### [Zadanie do wykonania]
Proszę przepisać bez zmian fragment zapisu posiedzenia komisji, od „Przechodzimy do kolejnej” aż do „prawnych. Bardzo proszę.”.

---------- Tekst źródłowy

Poseł Grzegorz Wojciechowski (PiS):
Tak, oczywiście. Jest ciekawe rozwiązanie tej sprawy i myślę, że materiał łącznie z analizą Biura Analiz Sejmowych będzie podstawą do jakiś prac, o ile takie prace będą prowadzone. Dziękuję bardzo.
Przewodniczący poseł Sławomir Jan Piechota (KO):
Bez wątpienia i być może w perspektywie kolejnej kadencji, że to właśnie powinno być z odpowiednim vacatio legis i powinno być wdrażane z początkiem kolejnej kadencji, czyli dla posłów, którzy zostaną wybrani w kolejnych wyborach.
Szanowni państwo, jest więc rekomendacja byśmy w tej sprawie uznali się za niewłaściwą Komisję i przekazali sprawę do komisji regulaminowej. Czy wobec takiej rekomendacji są uwagi? Nie słyszę. Zatem uznaję, iż Komisja podjęła taką decyzję.
Przechodzimy do kolejnej petycji, którą także referuje pan poseł Grzegorz Wojciechowski. Tym razem petycja w sprawie podjęcia inicjatywy ustawodawczej w zakresie rozszerzenia zakazu pracy radnych w gminnych, powiatowych i wojewódzkich spółkach, fundacjach i innych osobach prawnych. Bardzo proszę.
Poseł Grzegorz Wojciechowski (PiS):
Dziękuję bardzo. Panie przewodniczący, Wysoka Komisjo, szanowni państwo, petycja została złożona przez dwa stowarzyszenia, które wyraziły zgodę na podanie nazw tych stowarzyszeń. Jest to Stowarzyszenie Tak dla Łodzi oraz Stowarzyszenie Miasto Jest Nasze.

--------------------
---------- Przekazane informacje

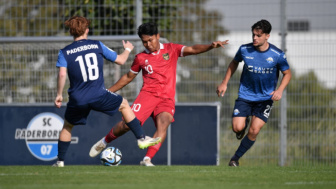 Timnas Indonesia U-17 Raih Kemenangan Lawan SC Paderborn Youth, Gol Tercipta dari Tendangan Jarak Jauh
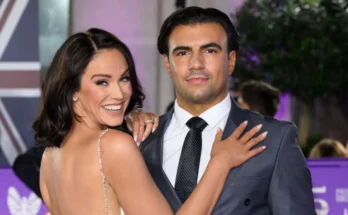 Vicky Pattison's husband Ercan reacts after watching her deepfake pornographic sex tape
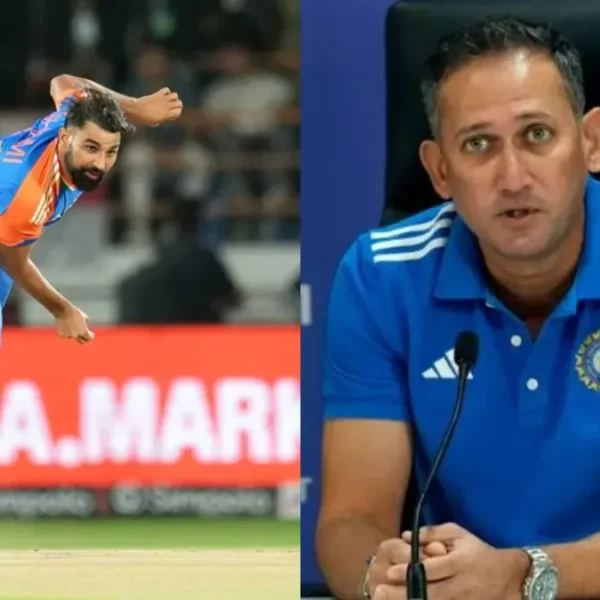 मोहम्मद शमी को अफगानिस्तान के खिलाफ क्यों नही किया गया टीम इंडिया में शामिल? अजीत अगरकर ने दिया जवाब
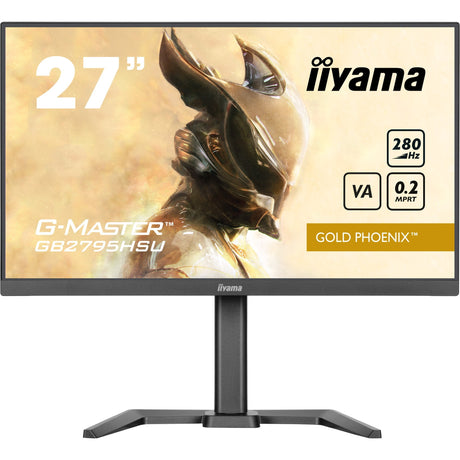 Monitor da gioco Iiyama G-Master Gold Phoenix GB2795HSU-B1 27 (Nero, HDMI, DisplayPort, 4x USB-A, 280 Hz)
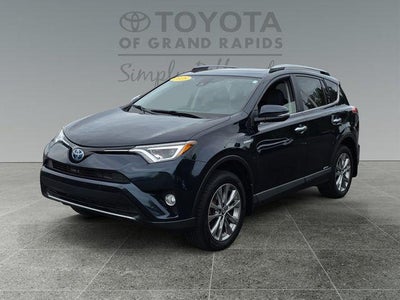 2018 Toyota RAV4 Hybrid Limited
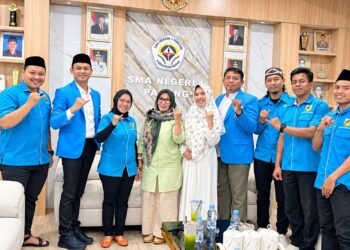 KNPI Gandeng SMAN 1 Parung, Siapkan Generasi Muda jadi Pemimpin Masa Depan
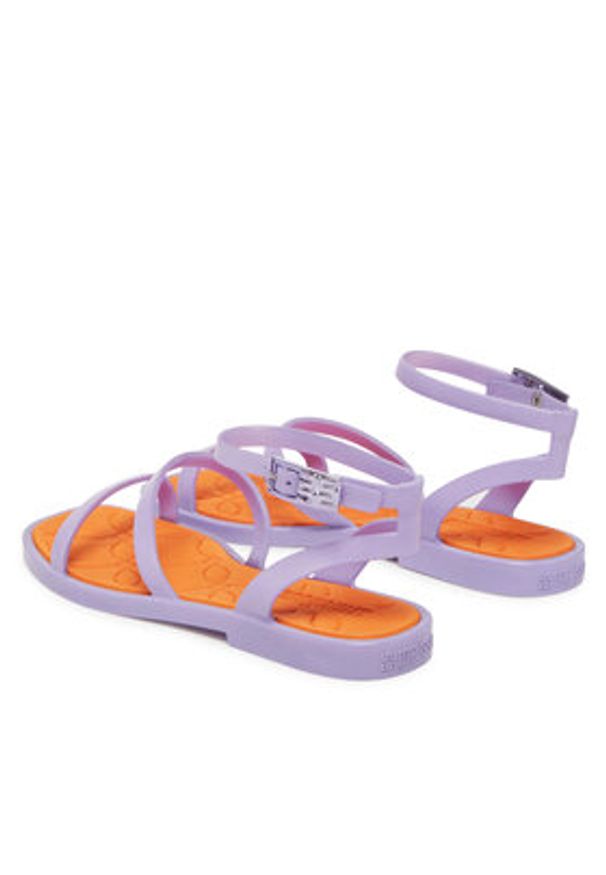 melissa - Melissa Sandały Melissa Heat Sandal Ad 36044 Fioletowy. Kolor: fioletowy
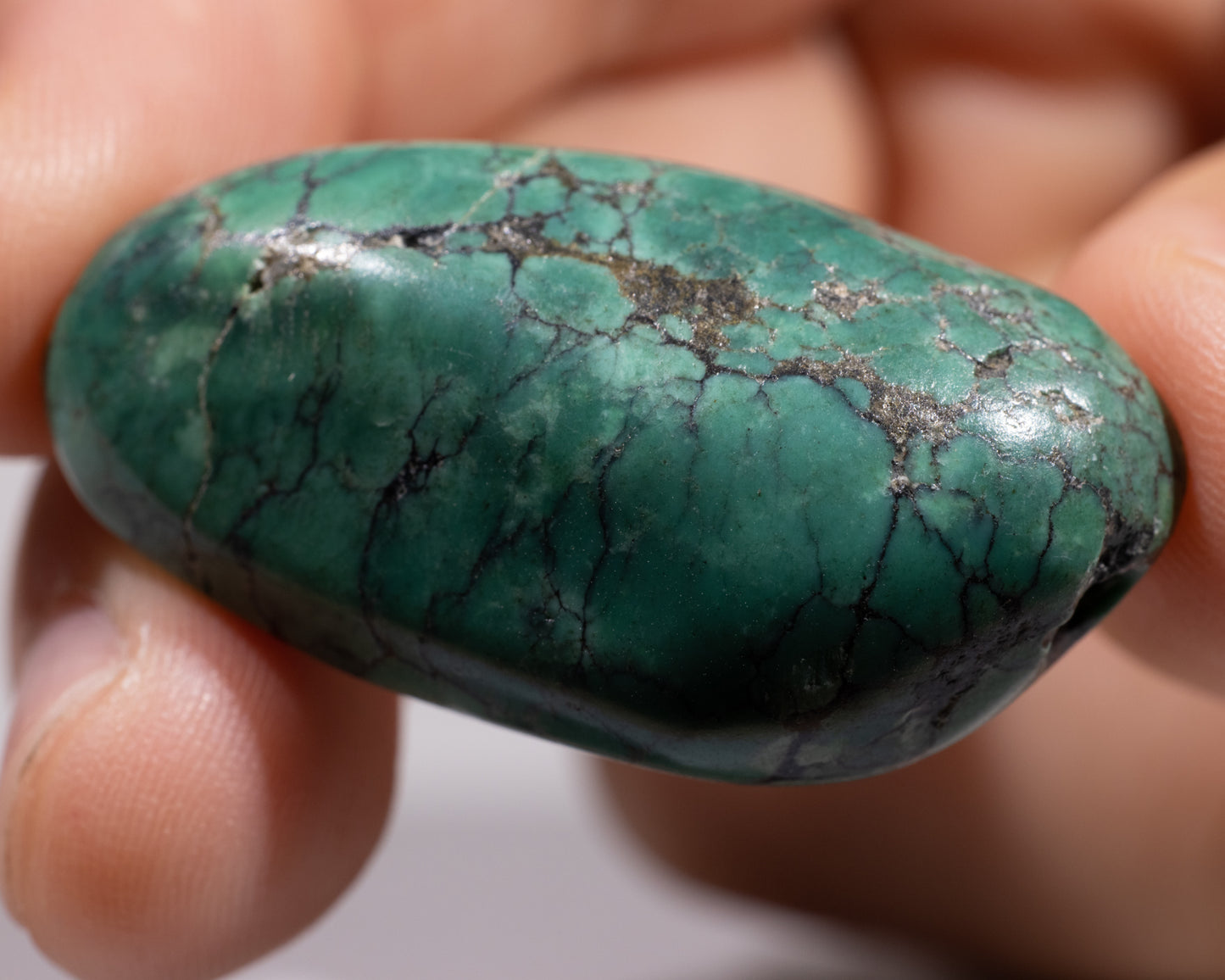 Authentic Tibetan Turquoise Stone - #706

--------------------

### [Wynik zadania]
Przechodzimy do kolejnej petycji, którą także referuje pan poseł Grzegorz Wojciechowski. Tym razem petycja w sprawie podjęcia inicjatywy ustawodawczej w zakresie rozszerzenia zakazu pracy radnych w gminnych, powiatowych i wojewódzkich spółkach, fundacjach i innych osobach prawnych. Bardzo proszę.